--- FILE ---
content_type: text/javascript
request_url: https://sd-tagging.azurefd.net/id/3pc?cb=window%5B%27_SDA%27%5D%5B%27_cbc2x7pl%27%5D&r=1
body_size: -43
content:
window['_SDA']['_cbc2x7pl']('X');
+--
* [Task to carry out]: Could you produce an exact copy of the whole listing?

* [Expected answer]:
--- FILE ---
content_type: text/javascript
request_url: https://sd-tagging.azurefd.net/id/3pc?cb=window%5B%27_SDA%27%5D%5B%27_cbc2x7pl%27%5D&r=1
body_size: -43
content:
window['_SDA']['_cbc2x7pl']('X');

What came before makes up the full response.